The PCM 2.0 sound once again comes in original Mono and an “enhanced” version that is essentially more stereophonic, but this time, it sounds so great it could convince you these were originally in stereo!  The playback in both cases still continues to be very good, all coming from the original magnetic sound masters also preserved and in good shape, but I preferred the “enhanced” versions because they sound cleaner, clearer and allow the exceptional music scores, sound effects and dialogue come through.  The result again remains as good as any non-multi-channel film production of the 1950s and will even impress audiophiles.  Whether it is because these episodes were made later or not syndicated as much, the magnetic sound sources are in stunning shape, rivaling the best film and music recordings of the time in overall fidelity, raising the bar for how good anything coming from this era should sound.  When watching these, you forget these were made of television because they are in such great shape looking and sounding amazing here.

 

And once again, the extras are tremendous and plentiful.  New extras debuting on this Blu-ray set include 20 new audio commentaries, featuring The Twilight Zone Companion author Marc Scott Zicree, author/film historian Gary Gerani (Fantastic Television), Twilight Zone directors Ted Post, Richard Donner and Robert Butler, writer Earl Hamner, actors George Takei and Peter Mark Richman, author/historian Martin Grams, Jr. (The Twilight Zone: Unlocking The Door To A Television Classic), authors/historians Jim Benson & Scott Skelton (Rod Serling's Night Gallery: An After Hours Tour), author Bill Warren (Keep Watching The Skies!
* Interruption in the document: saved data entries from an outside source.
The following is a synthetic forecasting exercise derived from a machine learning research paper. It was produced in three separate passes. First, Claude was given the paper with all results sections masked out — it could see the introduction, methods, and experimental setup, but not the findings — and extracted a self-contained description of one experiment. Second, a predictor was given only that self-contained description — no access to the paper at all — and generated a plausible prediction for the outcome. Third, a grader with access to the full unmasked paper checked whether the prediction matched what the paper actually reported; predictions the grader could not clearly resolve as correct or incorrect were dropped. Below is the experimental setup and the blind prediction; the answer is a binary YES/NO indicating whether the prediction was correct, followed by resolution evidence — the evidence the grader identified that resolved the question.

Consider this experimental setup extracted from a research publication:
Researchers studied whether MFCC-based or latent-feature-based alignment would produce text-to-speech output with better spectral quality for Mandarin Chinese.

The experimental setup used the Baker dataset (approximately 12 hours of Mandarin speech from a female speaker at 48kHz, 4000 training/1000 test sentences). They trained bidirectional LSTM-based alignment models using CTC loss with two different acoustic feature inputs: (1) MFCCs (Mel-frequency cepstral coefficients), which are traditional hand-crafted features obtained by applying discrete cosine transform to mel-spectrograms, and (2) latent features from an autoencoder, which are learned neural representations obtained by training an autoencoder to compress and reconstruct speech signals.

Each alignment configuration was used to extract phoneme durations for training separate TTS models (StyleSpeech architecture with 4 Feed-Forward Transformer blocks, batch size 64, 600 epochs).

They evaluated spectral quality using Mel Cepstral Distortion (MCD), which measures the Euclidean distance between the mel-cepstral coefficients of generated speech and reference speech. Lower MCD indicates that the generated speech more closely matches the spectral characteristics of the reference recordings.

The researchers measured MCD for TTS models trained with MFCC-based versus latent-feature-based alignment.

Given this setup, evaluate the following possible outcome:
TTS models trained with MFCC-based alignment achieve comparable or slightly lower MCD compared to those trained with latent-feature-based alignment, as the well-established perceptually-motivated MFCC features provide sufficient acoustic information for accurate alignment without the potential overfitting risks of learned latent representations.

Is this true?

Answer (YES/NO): YES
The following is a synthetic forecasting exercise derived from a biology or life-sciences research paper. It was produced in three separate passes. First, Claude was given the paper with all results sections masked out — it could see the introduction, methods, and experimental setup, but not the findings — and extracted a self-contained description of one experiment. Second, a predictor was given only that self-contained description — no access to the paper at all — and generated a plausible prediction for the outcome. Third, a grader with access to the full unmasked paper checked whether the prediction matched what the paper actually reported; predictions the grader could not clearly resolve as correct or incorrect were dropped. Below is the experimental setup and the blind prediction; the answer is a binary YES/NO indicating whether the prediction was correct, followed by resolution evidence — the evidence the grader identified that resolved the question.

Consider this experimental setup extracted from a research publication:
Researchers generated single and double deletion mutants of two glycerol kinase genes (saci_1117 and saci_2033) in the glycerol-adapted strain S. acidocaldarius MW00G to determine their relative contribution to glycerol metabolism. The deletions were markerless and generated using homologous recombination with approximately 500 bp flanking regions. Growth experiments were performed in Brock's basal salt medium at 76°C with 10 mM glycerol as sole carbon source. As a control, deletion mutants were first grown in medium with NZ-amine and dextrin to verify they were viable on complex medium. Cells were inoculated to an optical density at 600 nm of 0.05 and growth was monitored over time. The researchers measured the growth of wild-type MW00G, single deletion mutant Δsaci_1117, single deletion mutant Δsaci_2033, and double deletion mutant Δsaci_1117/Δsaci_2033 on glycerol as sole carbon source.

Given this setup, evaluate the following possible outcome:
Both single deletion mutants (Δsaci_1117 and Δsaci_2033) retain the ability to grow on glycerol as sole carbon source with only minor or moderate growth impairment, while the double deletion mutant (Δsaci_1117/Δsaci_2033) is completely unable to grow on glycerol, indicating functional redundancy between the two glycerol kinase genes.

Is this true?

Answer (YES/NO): NO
American Science Fiction Movies Of The Fifties), writer Neil Gaiman (Sandman, Coraline), writer/director Michael Nankin (Battlestar Galactica, CSI) and radio host George Noory (Coast to Coast AM), plus another Vintage Audio Interview with director of photography George T. Clemens who gave the show its look and more Conversations With Rod Serling.

 

Extras imported from the upgraded DVD set includes a paper foldout inside the Blu-ray case with technical information and very brief episode guide, more audio commentaries previous issued on DVD by Bill Mumy (In Praise Of Pip), Mickey Rooney (The Last Night Of A Jockey), June Foray (Living Doll), Mariette Hartley (The Long Morrow), Marc Scott Zicree (Number 12 Looks Just Like You), Alan Sues (The Masks) and Martin Landau (The Jeopardy Room), plus video interviews with Richard Matheson, George Clayton Johnson, Earl Hamner, Bill Mumy, June Foray, Carolyn Kearney, Michael Forest, Nancy Malone and Terry Becker, isolated music scores featuring the legendary Bernard Herrmann, Van Cleave and Rene Garriguenc among others, a famous Mike Wallace interview from September 1959, a Netherlands sales pitch by Serling for that market, excerpt from Rod Serling's Sherwood Oaks Experimental College lecture, Alfred Hitchcock promo for the CBS line-up that season (he appears on camera personally!) including this show and his, rare George Clayton Johnson home movies, Rod Serling promos for "Next Week's" show and Twilight Zone Season 5 billboards.

 

All great classic TV shows deserve and should get this kind of treatment and the filmed series can take advantage of Blu-ray and be seen with extensive extras for the greatness they offer.